Essa norma surge em um contexto onde muitos motoristas adotam acessórios para identificar seus veículos e facilitar o reconhecimento por parte dos passageiros. No entanto, a utilização desses letreiros é considerada irregular, uma vez que a legislação proíbe a instalação de placas ou painéis luminosos em veículos particulares.
Normas sobre letreiros luminosos
De acordo com as diretrizes do Contran, apenas veículos de transporte coletivo, como ônibus, podem utilizar letreiros eletrônicos para informar sobre rotas e destinos. Para os veículos particulares, a presença de letreiros luminosos, sejam fixos ou em movimento, é estritamente proibida.
Assim, motoristas que forem flagrados utilizando esses dispositivos podem enfrentar penalidades severas.

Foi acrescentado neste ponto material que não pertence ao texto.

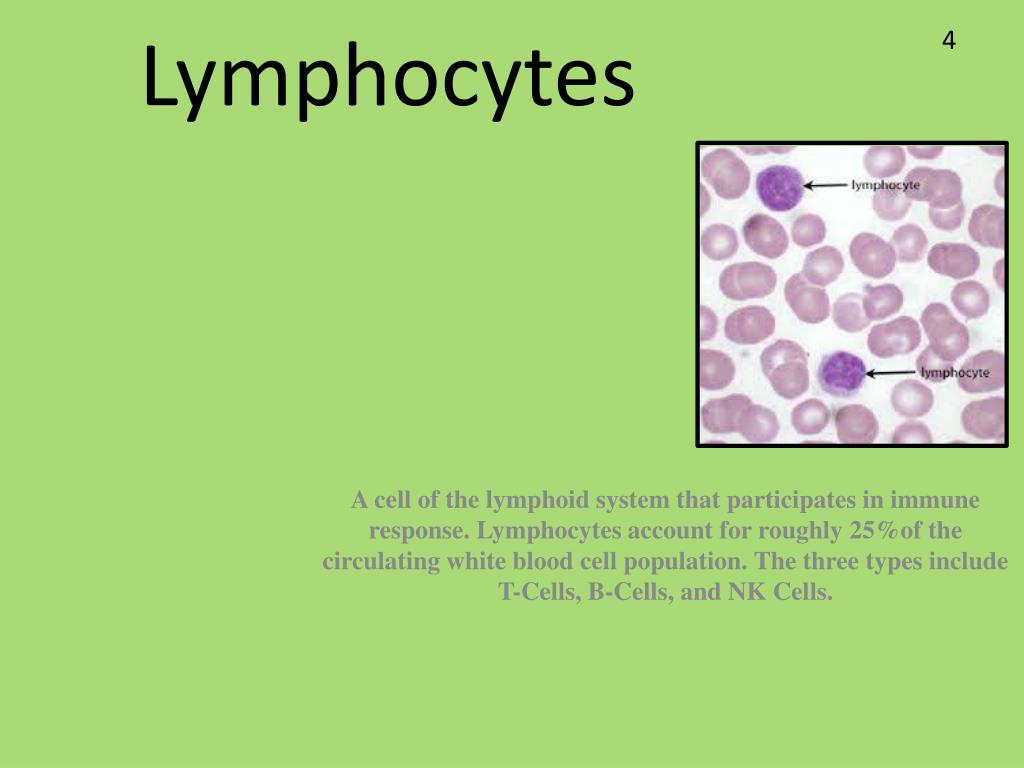 Lymphocytes

4

lymphocyte

lymphocyte

A cell of the lymphoid system that participates in immune response. Lymphocytes account for roughly 25%of the circulating white blood cell population. The three types include T-Cells, B-Cells, and NK Cells.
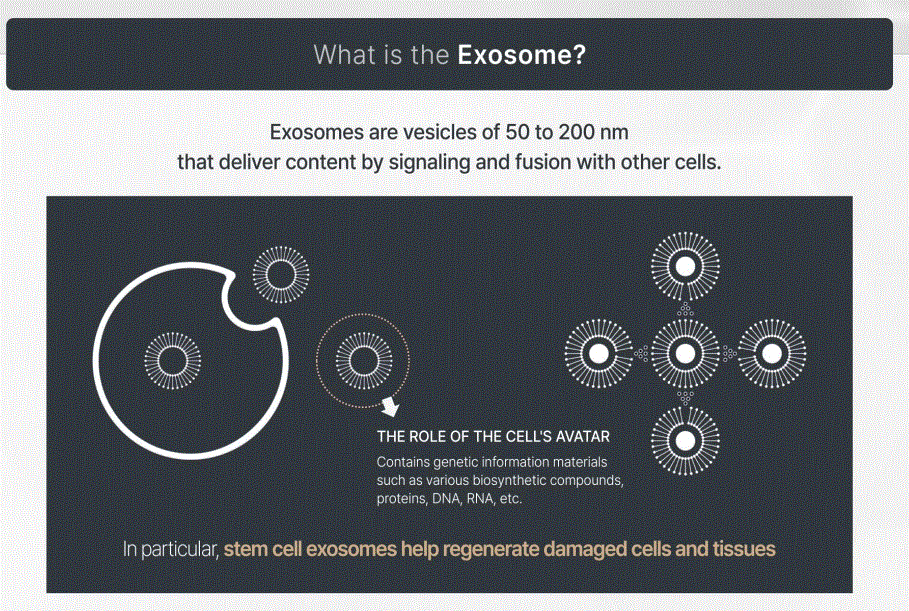 What is the Exosome?

Exosomes are vesicles of 50 to 200 nm that deliver content by signaling and fusion with other cells.

THE ROLE OF THE CELL'S AVATAR

Contains genetic information materials such as various biosynthetic compounds, proteins, DNA, RNA, etc.

In particular, stem cell exosomes help regenerate damaged cells and tissues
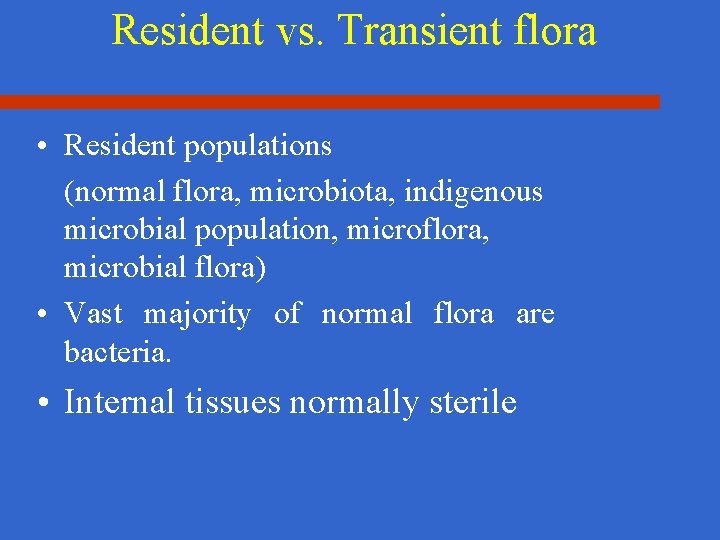 Resident vs. Transient flora

• Resident populations

(normal flora, microbiota, indigenous microbial population, microflora, microbial flora)

• Vast majority of normal flora are bacteria.

• Internal tissues normally sterile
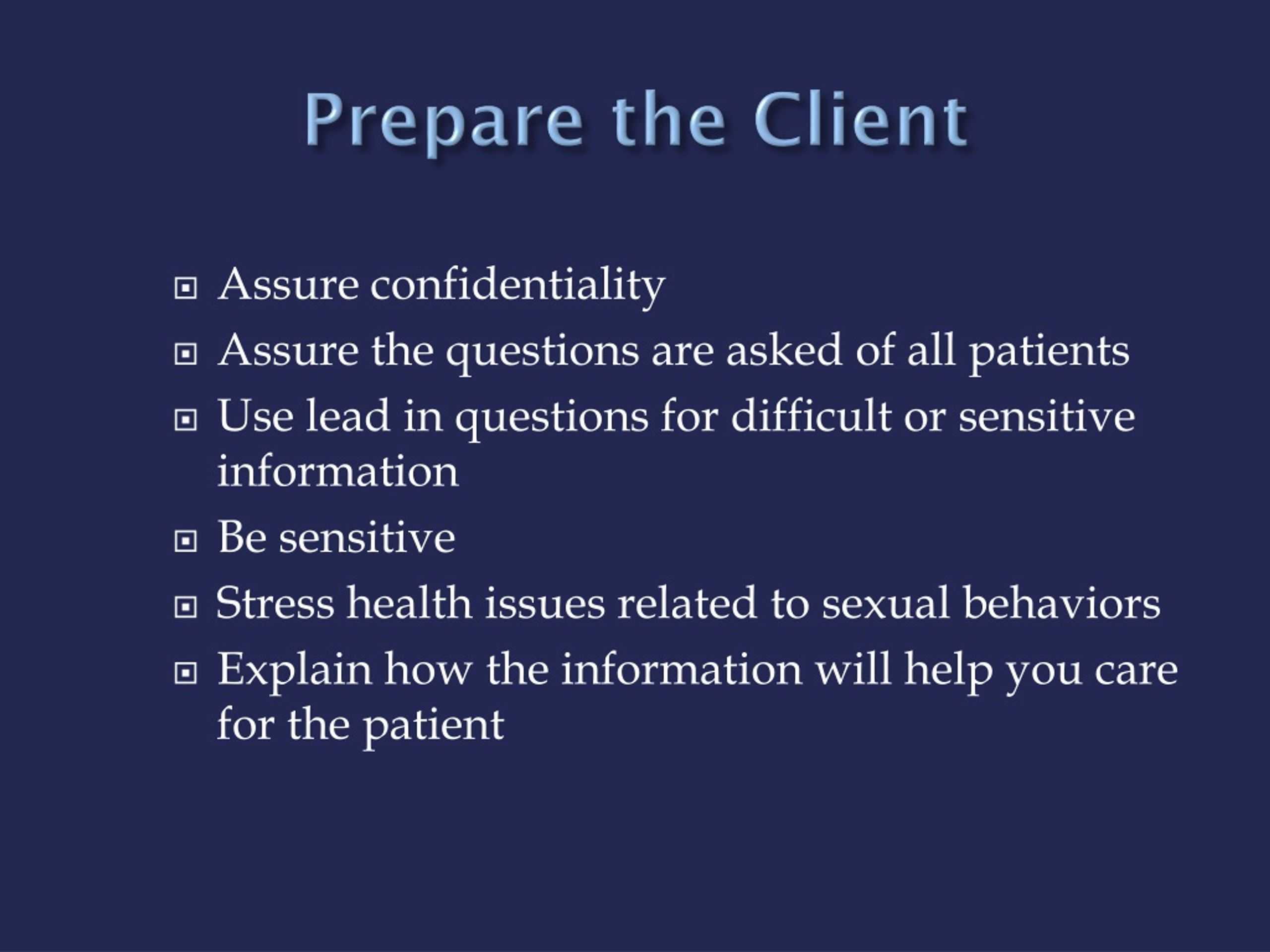 Prepare the Client

- Assure confidentiality
- Assure the questions are asked of all patients
- Use lead in questions for difficult or sensitive information
- Be sensitive
- Stress health issues related to sexual behaviors
- Explain how the information will help you care for the patient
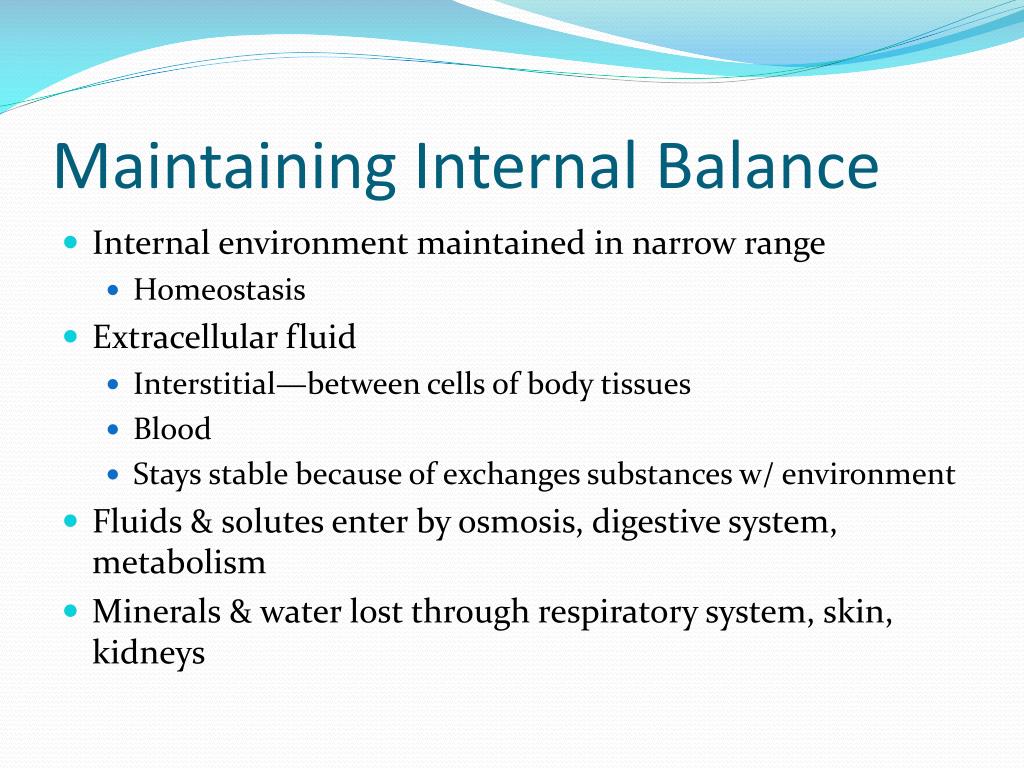 Maintaining Internal Balance

- Internal environment maintained in narrow range
  - Homeostasis
- Extracellular fluid
  - Interstitial—between cells of body tissues
  - Blood
  - Stays stable because of exchanges substances w/ environment
- Fluids & solutes enter by osmosis, digestive system, metabolism
- Minerals & water lost through respiratory system, skin, kidneys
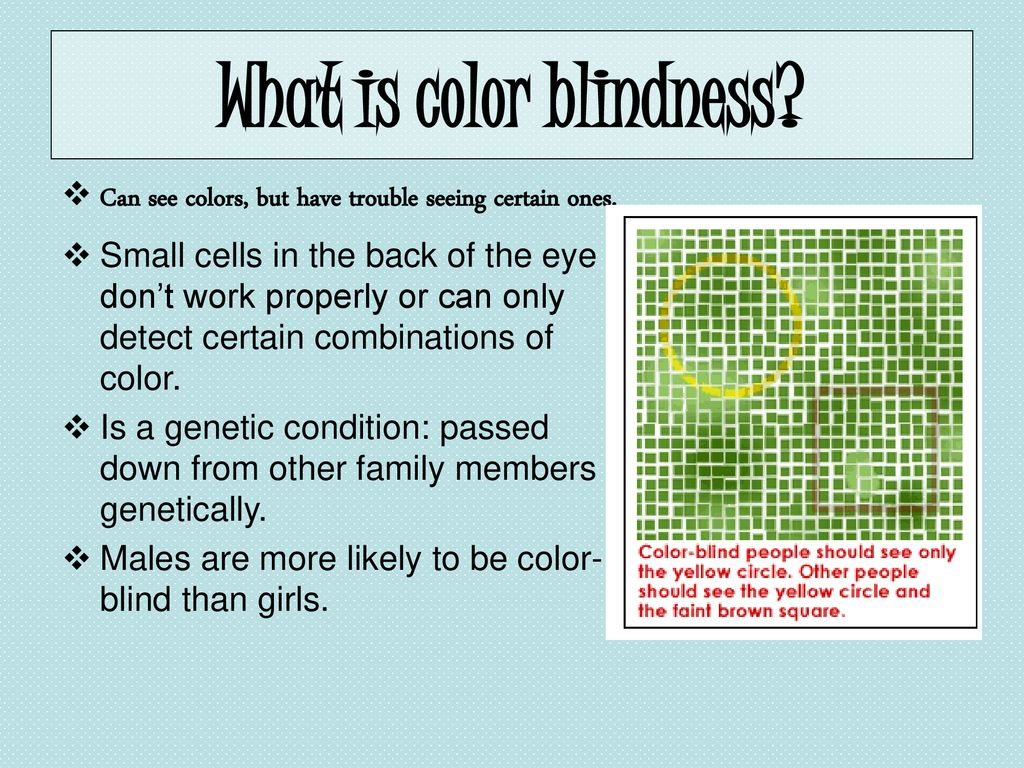 What is color blindness?

❖ Can see colors, but have trouble seeing certain ones.

❖ Small cells in the back of the eye don't work properly or can only detect certain combinations of color.

❖ Is a genetic condition: passed down from other family members genetically.

❖ Males are more likely to be color-blind than girls.

Color-blind people should see only the yellow circle. Other people should see the yellow circle and the faint brown square.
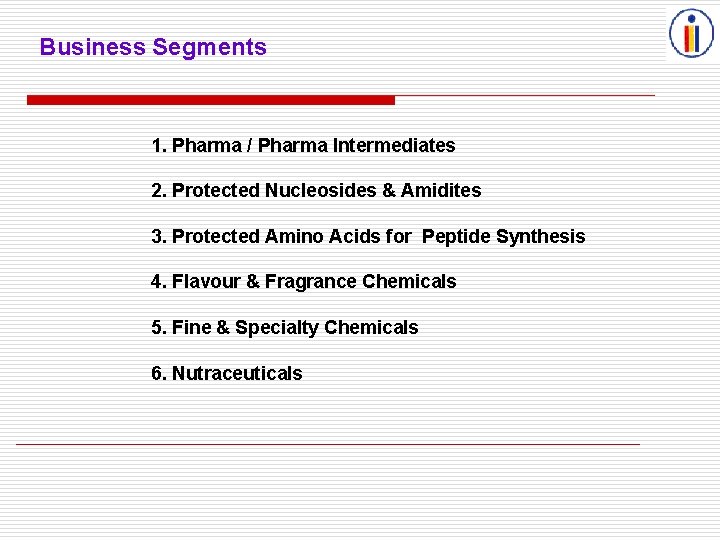 Business Segments

1. Pharma / Pharma Intermediates

2. Protected Nucleosides & Amidites

3. Protected Amino Acids for Peptide Synthesis

4. Flavour & Fragrance Chemicals

5. Fine & Specialty Chemicals

6. Nutraceuticals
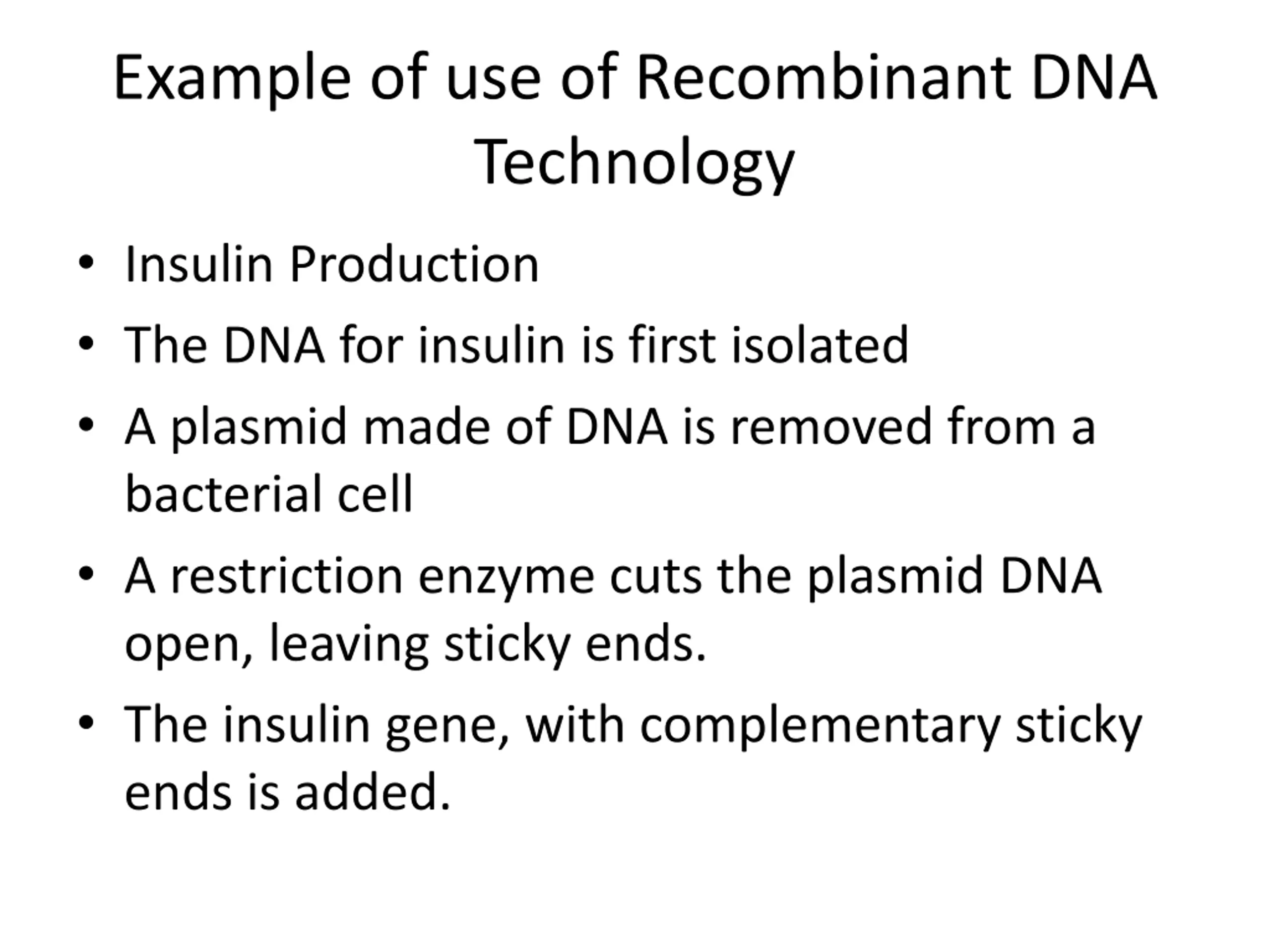 Example of use of Recombinant DNA Technology

• Insulin Production
• The DNA for insulin is first isolated
• A plasmid made of DNA is removed from a bacterial cell
• A restriction enzyme cuts the plasmid DNA open, leaving sticky ends.
• The insulin gene, with complementary sticky ends is added.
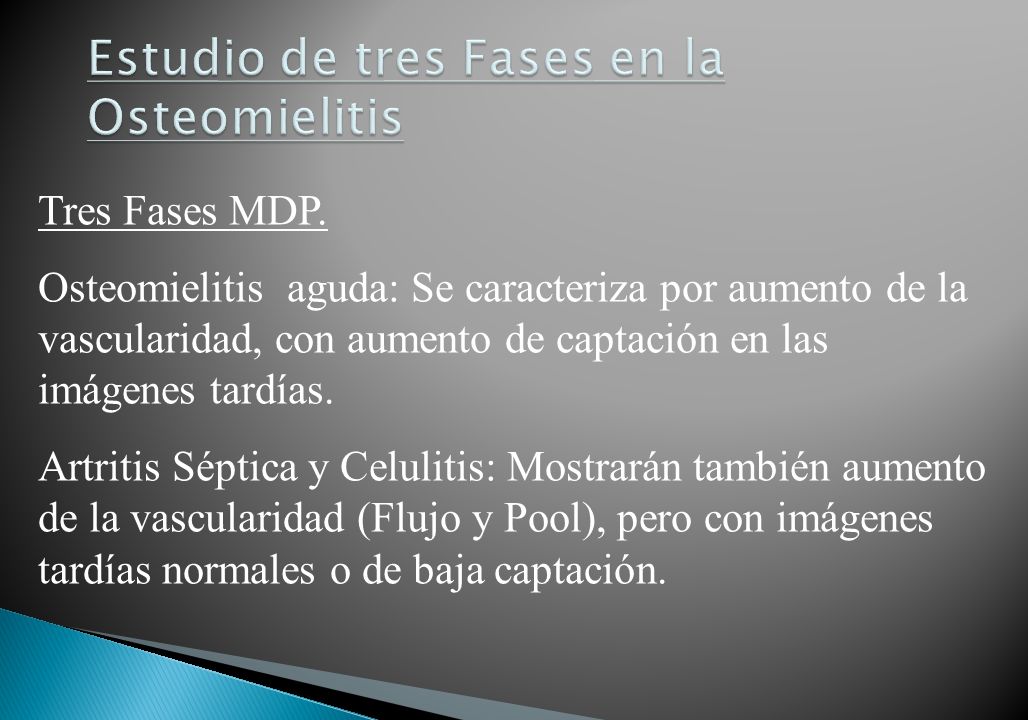 Estudio de tres Fases en la Osteomielitis

Tres Fases MDP.

Osteomielitis aguda: Se caracteriza por aumento de la vascularidad, con aumento de captación en las imágenes tardías.

Artritis Séptica y Celulitis: Mostrarán también aumento de la vascularidad (Flujo y Pool), pero con imágenes tardías normales o de baja captación.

As consequências para motoristas que desrespeitam essa norma incluem multas e pontos na Carteira Nacional de Habilitação (CNH).
A penalidade pode alcançar R$ 195,23, além da adição de cinco pontos na CNH. Em certas situações, o veículo pode ser retido até que o letreiro seja removido, reforçando a seriedade da infração. Essa abordagem rigorosa busca coibir práticas que possam comprometer a segurança nas vias.
Além das punições estabelecidas pelo Contran, algumas cidades, como São Paulo, implementaram medidas adicionais. A Prefeitura local determinou que motoristas que utilizarem letreiros luminosos podem enfrentar sanções dentro das plataformas de transporte.
Essas sanções incluem a suspensão temporária do serviço, que pode durar até um ano, ou até o descredenciamento do veículo no aplicativo. Essas ações visam assegurar que todos os motoristas sigam as normas e mantenham a integridade do serviço.
Os letreiros luminosos frequentemente utilizados pelos motoristas são dispositivos simples que se conectam à entrada USB do carro. Embora sejam acessíveis e facilmente encontrados por preços em torno de R$ 30, o Contran alerta que qualquer acessório luminoso não autorizado, como os “olhos” de LED, também é proibido.